Il tourna la maison et se prit à marcher à grands pas dans un taillis parsemé de ruines. Fergus le suivit. Au bout de dix minutes, ils longèrent la muraille d’un parc au milieu duquel s’élevait un vaste édifice que Fergus conjectura être le château de Crewe. Puis ils redescendirent le versant de la colline et arrivèrent à la ferme de Leed.

Randal la montra du doigt à Fergus et s’enfuit en courant.

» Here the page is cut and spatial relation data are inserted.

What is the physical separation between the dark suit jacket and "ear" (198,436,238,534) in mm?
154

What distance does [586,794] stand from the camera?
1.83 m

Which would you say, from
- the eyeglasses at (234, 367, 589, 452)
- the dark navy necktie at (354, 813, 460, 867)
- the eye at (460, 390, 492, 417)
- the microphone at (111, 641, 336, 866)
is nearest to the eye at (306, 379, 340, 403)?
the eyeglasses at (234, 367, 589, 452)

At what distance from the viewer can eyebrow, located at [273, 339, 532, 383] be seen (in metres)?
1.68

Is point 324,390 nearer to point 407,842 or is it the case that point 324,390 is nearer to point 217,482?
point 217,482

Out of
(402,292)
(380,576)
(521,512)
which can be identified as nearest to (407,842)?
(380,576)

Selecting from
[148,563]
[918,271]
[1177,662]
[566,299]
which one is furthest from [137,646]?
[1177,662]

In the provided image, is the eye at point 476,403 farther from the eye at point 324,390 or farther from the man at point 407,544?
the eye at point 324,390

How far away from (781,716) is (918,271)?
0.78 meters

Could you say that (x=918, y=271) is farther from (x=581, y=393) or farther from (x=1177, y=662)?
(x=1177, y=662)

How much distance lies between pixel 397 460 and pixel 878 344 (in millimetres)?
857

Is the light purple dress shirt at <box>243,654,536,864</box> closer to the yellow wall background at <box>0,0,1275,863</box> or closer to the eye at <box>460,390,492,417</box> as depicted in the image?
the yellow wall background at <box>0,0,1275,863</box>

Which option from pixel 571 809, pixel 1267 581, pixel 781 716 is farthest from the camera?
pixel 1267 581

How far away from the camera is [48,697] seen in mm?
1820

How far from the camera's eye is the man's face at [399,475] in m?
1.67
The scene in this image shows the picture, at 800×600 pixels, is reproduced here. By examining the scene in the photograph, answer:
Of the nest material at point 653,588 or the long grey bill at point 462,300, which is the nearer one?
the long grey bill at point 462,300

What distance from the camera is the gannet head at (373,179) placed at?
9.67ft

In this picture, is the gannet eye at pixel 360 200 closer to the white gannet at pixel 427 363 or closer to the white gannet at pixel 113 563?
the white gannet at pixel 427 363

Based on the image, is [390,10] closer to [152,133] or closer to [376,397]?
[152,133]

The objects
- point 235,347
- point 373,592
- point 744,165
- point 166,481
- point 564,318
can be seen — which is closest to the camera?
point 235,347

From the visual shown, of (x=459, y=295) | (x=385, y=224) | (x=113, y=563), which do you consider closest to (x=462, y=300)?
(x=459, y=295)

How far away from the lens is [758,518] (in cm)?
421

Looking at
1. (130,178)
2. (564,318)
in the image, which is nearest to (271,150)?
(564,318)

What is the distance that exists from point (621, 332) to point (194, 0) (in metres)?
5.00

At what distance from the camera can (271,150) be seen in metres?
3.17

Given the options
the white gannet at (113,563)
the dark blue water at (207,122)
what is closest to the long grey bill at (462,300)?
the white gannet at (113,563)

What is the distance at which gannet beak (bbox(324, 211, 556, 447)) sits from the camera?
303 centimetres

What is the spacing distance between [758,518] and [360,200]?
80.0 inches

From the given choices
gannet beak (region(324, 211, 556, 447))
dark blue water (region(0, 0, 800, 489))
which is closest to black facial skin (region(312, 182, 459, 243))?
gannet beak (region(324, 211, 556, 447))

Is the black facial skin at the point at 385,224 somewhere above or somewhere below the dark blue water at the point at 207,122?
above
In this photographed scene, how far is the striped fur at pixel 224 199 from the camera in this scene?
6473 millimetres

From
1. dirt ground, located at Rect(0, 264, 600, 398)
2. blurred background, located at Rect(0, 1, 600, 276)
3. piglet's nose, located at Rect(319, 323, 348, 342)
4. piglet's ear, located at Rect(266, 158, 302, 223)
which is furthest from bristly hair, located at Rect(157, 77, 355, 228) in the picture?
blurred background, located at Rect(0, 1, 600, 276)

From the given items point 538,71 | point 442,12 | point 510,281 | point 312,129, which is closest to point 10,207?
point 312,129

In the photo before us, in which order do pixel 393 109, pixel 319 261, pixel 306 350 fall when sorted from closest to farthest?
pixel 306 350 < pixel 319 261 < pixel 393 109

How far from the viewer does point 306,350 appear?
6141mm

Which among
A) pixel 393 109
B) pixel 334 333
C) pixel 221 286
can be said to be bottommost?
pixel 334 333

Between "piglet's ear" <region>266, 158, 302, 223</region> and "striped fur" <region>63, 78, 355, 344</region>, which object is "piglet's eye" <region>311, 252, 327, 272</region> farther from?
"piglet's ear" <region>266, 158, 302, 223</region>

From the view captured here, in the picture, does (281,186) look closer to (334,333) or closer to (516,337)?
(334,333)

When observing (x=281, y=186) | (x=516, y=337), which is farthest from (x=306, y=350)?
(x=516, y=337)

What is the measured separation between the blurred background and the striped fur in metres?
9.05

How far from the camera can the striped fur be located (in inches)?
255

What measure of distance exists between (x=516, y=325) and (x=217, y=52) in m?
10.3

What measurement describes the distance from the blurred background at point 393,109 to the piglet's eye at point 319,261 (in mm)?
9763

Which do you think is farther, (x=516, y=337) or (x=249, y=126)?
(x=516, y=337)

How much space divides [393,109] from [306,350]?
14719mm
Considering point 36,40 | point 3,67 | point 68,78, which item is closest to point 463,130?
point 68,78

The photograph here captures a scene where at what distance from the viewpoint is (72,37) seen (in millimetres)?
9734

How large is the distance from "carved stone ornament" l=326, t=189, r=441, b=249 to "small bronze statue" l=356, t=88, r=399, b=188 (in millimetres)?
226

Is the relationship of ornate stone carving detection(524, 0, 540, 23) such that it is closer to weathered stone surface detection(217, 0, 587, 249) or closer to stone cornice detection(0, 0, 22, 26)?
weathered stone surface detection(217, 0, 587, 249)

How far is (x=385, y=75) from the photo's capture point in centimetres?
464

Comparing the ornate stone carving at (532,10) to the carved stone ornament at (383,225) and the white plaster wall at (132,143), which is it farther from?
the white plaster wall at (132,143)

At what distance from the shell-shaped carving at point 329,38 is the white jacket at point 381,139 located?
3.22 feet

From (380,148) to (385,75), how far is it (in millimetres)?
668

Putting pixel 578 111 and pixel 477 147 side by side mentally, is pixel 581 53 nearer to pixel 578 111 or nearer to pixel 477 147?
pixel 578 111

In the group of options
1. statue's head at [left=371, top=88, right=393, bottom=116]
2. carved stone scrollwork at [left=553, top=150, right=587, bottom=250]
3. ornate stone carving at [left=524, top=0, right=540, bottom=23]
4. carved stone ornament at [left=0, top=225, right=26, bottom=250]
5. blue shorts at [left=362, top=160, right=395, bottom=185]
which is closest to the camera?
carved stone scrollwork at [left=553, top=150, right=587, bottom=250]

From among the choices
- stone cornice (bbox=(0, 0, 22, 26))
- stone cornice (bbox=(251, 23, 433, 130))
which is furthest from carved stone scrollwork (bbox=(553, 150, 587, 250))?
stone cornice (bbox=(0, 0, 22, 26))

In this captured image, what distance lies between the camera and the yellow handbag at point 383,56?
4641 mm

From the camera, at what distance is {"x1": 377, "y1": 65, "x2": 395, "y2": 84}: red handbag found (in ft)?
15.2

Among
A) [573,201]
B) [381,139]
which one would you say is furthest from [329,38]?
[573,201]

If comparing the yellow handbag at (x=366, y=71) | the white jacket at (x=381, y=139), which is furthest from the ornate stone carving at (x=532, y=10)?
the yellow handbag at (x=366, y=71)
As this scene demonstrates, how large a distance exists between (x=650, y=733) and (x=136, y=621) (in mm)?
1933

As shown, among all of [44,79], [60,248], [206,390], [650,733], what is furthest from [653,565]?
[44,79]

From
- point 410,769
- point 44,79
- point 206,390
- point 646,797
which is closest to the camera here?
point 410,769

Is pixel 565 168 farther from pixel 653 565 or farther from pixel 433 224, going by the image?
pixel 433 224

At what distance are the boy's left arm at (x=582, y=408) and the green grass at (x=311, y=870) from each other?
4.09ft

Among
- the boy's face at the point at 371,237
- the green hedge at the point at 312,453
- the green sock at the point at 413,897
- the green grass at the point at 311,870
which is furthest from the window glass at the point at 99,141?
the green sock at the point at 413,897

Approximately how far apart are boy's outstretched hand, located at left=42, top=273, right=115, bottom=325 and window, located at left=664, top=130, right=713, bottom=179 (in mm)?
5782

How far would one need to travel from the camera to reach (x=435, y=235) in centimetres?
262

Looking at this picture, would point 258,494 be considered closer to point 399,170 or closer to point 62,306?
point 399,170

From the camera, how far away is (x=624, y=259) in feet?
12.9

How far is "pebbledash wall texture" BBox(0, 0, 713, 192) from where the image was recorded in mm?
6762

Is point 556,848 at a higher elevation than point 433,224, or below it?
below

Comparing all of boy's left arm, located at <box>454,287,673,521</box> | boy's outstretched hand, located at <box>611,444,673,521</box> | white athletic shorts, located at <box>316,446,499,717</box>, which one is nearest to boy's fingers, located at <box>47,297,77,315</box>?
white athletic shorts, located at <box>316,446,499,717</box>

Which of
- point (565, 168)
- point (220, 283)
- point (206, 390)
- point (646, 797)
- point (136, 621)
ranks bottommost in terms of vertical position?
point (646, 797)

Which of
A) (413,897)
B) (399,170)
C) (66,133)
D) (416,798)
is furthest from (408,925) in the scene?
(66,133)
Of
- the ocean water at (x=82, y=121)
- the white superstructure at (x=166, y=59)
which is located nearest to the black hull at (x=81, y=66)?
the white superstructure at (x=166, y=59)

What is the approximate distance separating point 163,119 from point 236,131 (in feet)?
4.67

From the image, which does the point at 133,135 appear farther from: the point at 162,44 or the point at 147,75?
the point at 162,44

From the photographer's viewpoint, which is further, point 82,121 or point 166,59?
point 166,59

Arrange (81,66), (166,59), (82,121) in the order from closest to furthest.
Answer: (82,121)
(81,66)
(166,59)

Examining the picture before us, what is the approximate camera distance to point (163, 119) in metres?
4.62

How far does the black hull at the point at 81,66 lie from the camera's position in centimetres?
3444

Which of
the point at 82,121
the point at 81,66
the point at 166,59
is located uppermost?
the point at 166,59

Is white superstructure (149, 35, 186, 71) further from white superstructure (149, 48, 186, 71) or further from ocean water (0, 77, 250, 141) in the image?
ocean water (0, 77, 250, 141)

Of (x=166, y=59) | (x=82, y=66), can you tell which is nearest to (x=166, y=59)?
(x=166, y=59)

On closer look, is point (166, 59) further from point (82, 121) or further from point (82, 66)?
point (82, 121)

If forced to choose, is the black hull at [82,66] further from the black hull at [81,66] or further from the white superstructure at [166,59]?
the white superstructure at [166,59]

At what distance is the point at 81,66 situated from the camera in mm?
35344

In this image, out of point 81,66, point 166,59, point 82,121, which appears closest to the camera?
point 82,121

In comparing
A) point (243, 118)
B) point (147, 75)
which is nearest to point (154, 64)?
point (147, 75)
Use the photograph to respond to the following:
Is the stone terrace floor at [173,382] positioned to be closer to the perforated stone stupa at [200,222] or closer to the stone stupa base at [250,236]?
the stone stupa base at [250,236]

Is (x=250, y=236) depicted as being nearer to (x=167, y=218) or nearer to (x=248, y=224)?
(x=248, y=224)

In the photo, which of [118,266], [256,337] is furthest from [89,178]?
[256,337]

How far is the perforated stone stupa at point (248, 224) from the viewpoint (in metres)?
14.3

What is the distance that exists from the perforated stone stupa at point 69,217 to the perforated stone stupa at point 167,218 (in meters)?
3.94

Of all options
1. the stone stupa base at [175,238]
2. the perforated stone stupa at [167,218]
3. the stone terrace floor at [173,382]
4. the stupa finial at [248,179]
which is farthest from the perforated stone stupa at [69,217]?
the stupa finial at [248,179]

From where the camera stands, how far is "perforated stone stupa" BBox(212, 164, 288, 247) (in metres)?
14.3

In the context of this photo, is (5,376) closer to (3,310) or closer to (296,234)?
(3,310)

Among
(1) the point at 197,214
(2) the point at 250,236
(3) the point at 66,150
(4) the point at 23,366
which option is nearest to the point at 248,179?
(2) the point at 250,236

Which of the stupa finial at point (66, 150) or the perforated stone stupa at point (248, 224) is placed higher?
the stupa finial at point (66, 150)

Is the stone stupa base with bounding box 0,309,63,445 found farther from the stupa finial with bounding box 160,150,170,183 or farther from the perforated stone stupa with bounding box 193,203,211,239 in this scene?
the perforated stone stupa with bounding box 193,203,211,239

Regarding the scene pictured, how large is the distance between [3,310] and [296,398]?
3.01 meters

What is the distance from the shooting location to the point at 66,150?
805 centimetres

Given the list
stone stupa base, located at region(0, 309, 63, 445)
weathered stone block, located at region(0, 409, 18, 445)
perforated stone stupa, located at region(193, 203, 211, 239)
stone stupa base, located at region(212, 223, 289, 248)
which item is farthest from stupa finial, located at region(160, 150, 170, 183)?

La porte de la ferme était ouverte. Fergus entra. Dans la salle commune, autour d’une table servie, une jeune femme et deux charmantes petites filles prenaient leur repas du soir. Sous le manteau de la cheminée se tenait un homme, la tête cachée entre ses deux mains. Au bruit que fit Fergus en entrant, cet homme se redressa et montra un visage pâli au milieu duquel se mouvaient deux yeux éteints et comme égarés.

Fergus s’avança vers la jeune femme, tandis que les deux petits anges rougissaient et souriaient dans leur effroi enfantin, et demanda M. Angus Mac-Farlane.

L’homme qui était sous le manteau de la cheminée se leva. Fergus ne se souvint point de l’avoir jamais vu.